### Problem requirements
Copy each line of the listing that includes "href".

### Task material

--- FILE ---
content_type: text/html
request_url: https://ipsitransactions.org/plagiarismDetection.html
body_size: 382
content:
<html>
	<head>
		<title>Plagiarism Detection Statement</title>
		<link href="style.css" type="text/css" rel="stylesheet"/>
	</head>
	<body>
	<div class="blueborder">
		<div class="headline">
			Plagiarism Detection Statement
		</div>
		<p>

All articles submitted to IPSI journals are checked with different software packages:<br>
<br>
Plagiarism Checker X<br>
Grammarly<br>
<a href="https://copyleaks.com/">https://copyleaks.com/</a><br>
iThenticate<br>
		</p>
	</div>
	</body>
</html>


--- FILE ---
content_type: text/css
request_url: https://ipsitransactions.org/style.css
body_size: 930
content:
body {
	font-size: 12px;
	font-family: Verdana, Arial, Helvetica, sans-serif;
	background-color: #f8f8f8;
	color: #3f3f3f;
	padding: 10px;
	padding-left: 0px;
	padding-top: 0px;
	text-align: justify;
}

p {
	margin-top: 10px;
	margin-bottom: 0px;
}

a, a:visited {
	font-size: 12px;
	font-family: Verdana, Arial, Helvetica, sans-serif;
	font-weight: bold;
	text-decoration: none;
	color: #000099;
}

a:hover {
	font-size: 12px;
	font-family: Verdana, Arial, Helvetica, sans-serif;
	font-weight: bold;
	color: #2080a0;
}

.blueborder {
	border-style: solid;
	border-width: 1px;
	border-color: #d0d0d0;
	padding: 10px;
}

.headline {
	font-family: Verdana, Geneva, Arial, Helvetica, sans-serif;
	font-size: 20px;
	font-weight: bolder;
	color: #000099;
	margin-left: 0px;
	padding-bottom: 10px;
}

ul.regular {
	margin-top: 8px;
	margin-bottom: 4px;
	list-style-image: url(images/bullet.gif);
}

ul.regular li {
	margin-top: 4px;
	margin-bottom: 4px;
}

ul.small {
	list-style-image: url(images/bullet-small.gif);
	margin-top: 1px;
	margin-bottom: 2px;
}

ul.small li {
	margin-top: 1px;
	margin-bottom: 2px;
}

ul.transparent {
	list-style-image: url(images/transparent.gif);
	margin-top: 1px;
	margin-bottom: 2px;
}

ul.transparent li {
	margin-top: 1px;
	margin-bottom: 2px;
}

### Response box
		<link href="style.css" type="text/css" rel="stylesheet"/>
<a href="https://copyleaks.com/">https://copyleaks.com/</a><br>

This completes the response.